§ Your instructions: Down to the last line, repeat the entries exactly.

§ Listed records:
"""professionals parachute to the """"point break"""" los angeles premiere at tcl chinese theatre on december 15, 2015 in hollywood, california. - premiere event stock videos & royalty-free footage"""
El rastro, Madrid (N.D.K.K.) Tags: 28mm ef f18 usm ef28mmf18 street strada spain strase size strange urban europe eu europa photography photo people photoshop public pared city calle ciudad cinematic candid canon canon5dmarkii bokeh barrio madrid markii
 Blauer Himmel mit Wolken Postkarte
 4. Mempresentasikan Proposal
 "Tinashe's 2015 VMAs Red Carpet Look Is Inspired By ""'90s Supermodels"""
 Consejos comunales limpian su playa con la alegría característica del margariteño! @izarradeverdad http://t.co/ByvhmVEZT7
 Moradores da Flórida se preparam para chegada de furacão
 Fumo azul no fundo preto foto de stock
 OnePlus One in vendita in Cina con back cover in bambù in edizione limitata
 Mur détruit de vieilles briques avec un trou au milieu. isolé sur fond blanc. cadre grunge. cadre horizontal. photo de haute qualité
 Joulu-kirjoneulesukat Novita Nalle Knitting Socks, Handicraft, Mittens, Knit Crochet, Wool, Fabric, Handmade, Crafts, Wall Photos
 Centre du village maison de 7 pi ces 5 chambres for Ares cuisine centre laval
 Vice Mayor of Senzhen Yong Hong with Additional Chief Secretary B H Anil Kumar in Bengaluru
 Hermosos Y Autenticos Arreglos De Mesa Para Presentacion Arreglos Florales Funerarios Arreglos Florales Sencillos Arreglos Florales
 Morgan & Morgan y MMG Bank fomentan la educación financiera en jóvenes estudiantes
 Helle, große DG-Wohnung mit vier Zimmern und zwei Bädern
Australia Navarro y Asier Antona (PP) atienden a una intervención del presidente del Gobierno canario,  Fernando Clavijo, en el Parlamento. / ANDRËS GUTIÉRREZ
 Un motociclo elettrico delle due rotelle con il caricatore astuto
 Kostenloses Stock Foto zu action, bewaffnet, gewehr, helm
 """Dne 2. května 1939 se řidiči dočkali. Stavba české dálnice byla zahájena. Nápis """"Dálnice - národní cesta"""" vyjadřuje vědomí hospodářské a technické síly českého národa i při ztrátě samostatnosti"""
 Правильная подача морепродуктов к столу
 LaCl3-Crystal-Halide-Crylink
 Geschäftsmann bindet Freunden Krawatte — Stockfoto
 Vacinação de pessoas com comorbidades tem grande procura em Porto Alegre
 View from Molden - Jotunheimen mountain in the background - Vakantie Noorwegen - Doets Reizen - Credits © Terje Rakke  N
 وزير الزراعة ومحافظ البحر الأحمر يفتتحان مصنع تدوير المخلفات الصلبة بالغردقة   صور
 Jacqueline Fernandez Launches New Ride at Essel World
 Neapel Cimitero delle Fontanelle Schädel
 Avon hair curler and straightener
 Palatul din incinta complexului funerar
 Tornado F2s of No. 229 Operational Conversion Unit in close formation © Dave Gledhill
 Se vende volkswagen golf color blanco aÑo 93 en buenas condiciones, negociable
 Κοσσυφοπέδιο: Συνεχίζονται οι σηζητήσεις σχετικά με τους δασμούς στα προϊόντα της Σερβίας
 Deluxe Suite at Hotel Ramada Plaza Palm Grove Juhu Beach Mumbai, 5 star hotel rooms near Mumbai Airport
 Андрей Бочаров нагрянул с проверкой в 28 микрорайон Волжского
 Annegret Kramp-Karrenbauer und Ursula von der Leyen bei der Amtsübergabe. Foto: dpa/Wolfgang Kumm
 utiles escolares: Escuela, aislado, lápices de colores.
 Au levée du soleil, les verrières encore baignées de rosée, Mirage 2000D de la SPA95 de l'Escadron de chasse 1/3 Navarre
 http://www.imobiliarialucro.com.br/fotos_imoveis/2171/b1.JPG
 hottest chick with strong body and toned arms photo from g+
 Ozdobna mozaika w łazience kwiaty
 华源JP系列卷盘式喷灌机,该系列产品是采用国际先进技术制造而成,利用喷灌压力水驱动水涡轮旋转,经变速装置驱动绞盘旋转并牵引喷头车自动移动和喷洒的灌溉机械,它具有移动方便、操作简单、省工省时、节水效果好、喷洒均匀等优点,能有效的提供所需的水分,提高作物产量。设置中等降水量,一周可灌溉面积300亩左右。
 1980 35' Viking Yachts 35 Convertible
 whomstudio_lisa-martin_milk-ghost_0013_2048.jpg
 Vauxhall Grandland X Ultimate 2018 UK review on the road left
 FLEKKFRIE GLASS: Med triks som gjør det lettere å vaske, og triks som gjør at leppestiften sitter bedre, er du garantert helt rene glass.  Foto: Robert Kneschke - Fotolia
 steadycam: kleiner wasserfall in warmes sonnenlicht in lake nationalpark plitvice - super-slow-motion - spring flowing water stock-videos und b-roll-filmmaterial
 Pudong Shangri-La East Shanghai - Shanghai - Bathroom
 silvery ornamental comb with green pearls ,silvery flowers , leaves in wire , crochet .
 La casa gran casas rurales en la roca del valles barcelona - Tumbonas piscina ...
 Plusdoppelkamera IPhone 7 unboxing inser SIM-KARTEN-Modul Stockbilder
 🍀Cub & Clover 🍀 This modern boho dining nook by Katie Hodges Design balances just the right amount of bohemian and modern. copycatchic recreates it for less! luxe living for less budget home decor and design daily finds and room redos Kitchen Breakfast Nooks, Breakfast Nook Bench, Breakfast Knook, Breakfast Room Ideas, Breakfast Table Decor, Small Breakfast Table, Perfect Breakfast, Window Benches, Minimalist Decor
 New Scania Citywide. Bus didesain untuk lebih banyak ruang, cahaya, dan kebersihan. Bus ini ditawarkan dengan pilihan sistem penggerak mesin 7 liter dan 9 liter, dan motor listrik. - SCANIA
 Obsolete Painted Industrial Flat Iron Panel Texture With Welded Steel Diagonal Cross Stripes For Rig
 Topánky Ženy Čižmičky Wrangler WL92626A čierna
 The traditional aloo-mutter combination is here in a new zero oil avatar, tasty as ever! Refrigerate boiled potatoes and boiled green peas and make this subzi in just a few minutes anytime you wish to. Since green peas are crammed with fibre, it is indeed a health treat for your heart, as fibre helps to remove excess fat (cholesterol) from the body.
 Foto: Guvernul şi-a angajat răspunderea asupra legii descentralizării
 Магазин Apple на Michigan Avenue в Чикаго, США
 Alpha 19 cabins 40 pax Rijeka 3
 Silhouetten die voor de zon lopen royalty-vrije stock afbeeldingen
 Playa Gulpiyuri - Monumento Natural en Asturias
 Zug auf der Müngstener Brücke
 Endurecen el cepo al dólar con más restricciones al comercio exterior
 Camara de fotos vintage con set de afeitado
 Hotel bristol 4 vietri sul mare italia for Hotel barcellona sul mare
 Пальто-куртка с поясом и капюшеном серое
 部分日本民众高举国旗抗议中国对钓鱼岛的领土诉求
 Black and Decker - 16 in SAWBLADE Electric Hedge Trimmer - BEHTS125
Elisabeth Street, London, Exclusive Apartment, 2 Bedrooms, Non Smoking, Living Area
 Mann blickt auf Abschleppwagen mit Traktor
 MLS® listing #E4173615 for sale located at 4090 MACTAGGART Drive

§ Your solution:
"""professionals parachute to the """"point break"""" los angeles premiere at tcl chinese theatre on december 15, 2015 in hollywood, california. - premiere event stock videos & royalty-free footage"""
El rastro, Madrid (N.D.K.K.) Tags: 28mm ef f18 usm ef28mmf18 street strada spain strase size strange urban europe eu europa photography photo people photoshop public pared city calle ciudad cinematic candid canon canon5dmarkii bokeh barrio madrid markii
 Blauer Himmel mit Wolken Postkarte
 4. Mempresentasikan Proposal
 "Tinashe's 2015 VMAs Red Carpet Look Is Inspired By ""'90s Supermodels"""
 Consejos comunales limpian su playa con la alegría característica del margariteño! @izarradeverdad http://t.co/ByvhmVEZT7
 Moradores da Flórida se preparam para chegada de furacão
 Fumo azul no fundo preto foto de stock
 OnePlus One in vendita in Cina con back cover in bambù in edizione limitata
 Mur détruit de vieilles briques avec un trou au milieu. isolé sur fond blanc. cadre grunge. cadre horizontal. photo de haute qualité
 Joulu-kirjoneulesukat Novita Nalle Knitting Socks, Handicraft, Mittens, Knit Crochet, Wool, Fabric, Handmade, Crafts, Wall Photos
 Centre du village maison de 7 pi ces 5 chambres for Ares cuisine centre laval
 Vice Mayor of Senzhen Yong Hong with Additional Chief Secretary B H Anil Kumar in Bengaluru
 Hermosos Y Autenticos Arreglos De Mesa Para Presentacion Arreglos Florales Funerarios Arreglos Florales Sencillos Arreglos Florales
 Morgan & Morgan y MMG Bank fomentan la educación financiera en jóvenes estudiantes
 Helle, große DG-Wohnung mit vier Zimmern und zwei Bädern
Australia Navarro y Asier Antona (PP) atienden a una intervención del presidente del Gobierno canario,  Fernando Clavijo, en el Parlamento. / ANDRËS GUTIÉRREZ
 Un motociclo elettrico delle due rotelle con il caricatore astuto
 Kostenloses Stock Foto zu action, bewaffnet, gewehr, helm
 """Dne 2. května 1939 se řidiči dočkali. Stavba české dálnice byla zahájena. Nápis """"Dálnice - národní cesta"""" vyjadřuje vědomí hospodářské a technické síly českého národa i při ztrátě samostatnosti"""
 Правильная подача морепродуктов к столу
 LaCl3-Crystal-Halide-Crylink
 Geschäftsmann bindet Freunden Krawatte — Stockfoto
 Vacinação de pessoas com comorbidades tem grande procura em Porto Alegre
 View from Molden - Jotunheimen mountain in the background - Vakantie Noorwegen - Doets Reizen - Credits © Terje Rakke  N
 وزير الزراعة ومحافظ البحر الأحمر يفتتحان مصنع تدوير المخلفات الصلبة بالغردقة   صور
 Jacqueline Fernandez Launches New Ride at Essel World
 Neapel Cimitero delle Fontanelle Schädel
 Avon hair curler and straightener
 Palatul din incinta complexului funerar
 Tornado F2s of No. 229 Operational Conversion Unit in close formation © Dave Gledhill
 Se vende volkswagen golf color blanco aÑo 93 en buenas condiciones, negociable
 Κοσσυφοπέδιο: Συνεχίζονται οι σηζητήσεις σχετικά με τους δασμούς στα προϊόντα της Σερβίας
 Deluxe Suite at Hotel Ramada Plaza Palm Grove Juhu Beach Mumbai, 5 star hotel rooms near Mumbai Airport
 Андрей Бочаров нагрянул с проверкой в 28 микрорайон Волжского
 Annegret Kramp-Karrenbauer und Ursula von der Leyen bei der Amtsübergabe. Foto: dpa/Wolfgang Kumm
 utiles escolares: Escuela, aislado, lápices de colores.
 Au levée du soleil, les verrières encore baignées de rosée, Mirage 2000D de la SPA95 de l'Escadron de chasse 1/3 Navarre
 http://www.imobiliarialucro.com.br/fotos_imoveis/2171/b1.JPG
 hottest chick with strong body and toned arms photo from g+
 Ozdobna mozaika w łazience kwiaty
 华源JP系列卷盘式喷灌机,该系列产品是采用国际先进技术制造而成,利用喷灌压力水驱动水涡轮旋转,经变速装置驱动绞盘旋转并牵引喷头车自动移动和喷洒的灌溉机械,它具有移动方便、操作简单、省工省时、节水效果好、喷洒均匀等优点,能有效的提供所需的水分,提高作物产量。设置中等降水量,一周可灌溉面积300亩左右。
 1980 35' Viking Yachts 35 Convertible
 whomstudio_lisa-martin_milk-ghost_0013_2048.jpg
 Vauxhall Grandland X Ultimate 2018 UK review on the road left
 FLEKKFRIE GLASS: Med triks som gjør det lettere å vaske, og triks som gjør at leppestiften sitter bedre, er du garantert helt rene glass.  Foto: Robert Kneschke - Fotolia
 steadycam: kleiner wasserfall in warmes sonnenlicht in lake nationalpark plitvice - super-slow-motion - spring flowing water stock-videos und b-roll-filmmaterial
 Pudong Shangri-La East Shanghai - Shanghai - Bathroom
 silvery ornamental comb with green pearls ,silvery flowers , leaves in wire , crochet .
 La casa gran casas rurales en la roca del valles barcelona - Tumbonas piscina ...
 Plusdoppelkamera IPhone 7 unboxing inser SIM-KARTEN-Modul Stockbilder
 🍀Cub & Clover 🍀 This modern boho dining nook by Katie Hodges Design balances just the right amount of bohemian and modern. copycatchic recreates it for less! luxe living for less budget home decor and design daily finds and room redos Kitchen Breakfast Nooks, Breakfast Nook Bench, Breakfast Knook, Breakfast Room Ideas, Breakfast Table Decor, Small Breakfast Table, Perfect Breakfast, Window Benches, Minimalist Decor
 New Scania Citywide. Bus didesain untuk lebih banyak ruang, cahaya, dan kebersihan. Bus ini ditawarkan dengan pilihan sistem penggerak mesin 7 liter dan 9 liter, dan motor listrik. - SCANIA
 Obsolete Painted Industrial Flat Iron Panel Texture With Welded Steel Diagonal Cross Stripes For Rig
 Topánky Ženy Čižmičky Wrangler WL92626A čierna
 The traditional aloo-mutter combination is here in a new zero oil avatar, tasty as ever! Refrigerate boiled potatoes and boiled green peas and make this subzi in just a few minutes anytime you wish to. Since green peas are crammed with fibre, it is indeed a health treat for your heart, as fibre helps to remove excess fat (cholesterol) from the body.
 Foto: Guvernul şi-a angajat răspunderea asupra legii descentralizării
 Магазин Apple на Michigan Avenue в Чикаго, США
 Alpha 19 cabins 40 pax Rijeka 3
 Silhouetten die voor de zon lopen royalty-vrije stock afbeeldingen
 Playa Gulpiyuri - Monumento Natural en Asturias
 Zug auf der Müngstener Brücke
 Endurecen el cepo al dólar con más restricciones al comercio exterior
 Camara de fotos vintage con set de afeitado
 Hotel bristol 4 vietri sul mare italia for Hotel barcellona sul mare
 Пальто-куртка с поясом и капюшеном серое
 部分日本民众高举国旗抗议中国对钓鱼岛的领土诉求
 Black and Decker - 16 in SAWBLADE Electric Hedge Trimmer - BEHTS125
Elisabeth Street, London, Exclusive Apartment, 2 Bedrooms, Non Smoking, Living Area
 Mann blickt auf Abschleppwagen mit Traktor
 MLS® listing #E4173615 for sale located at 4090 MACTAGGART Drive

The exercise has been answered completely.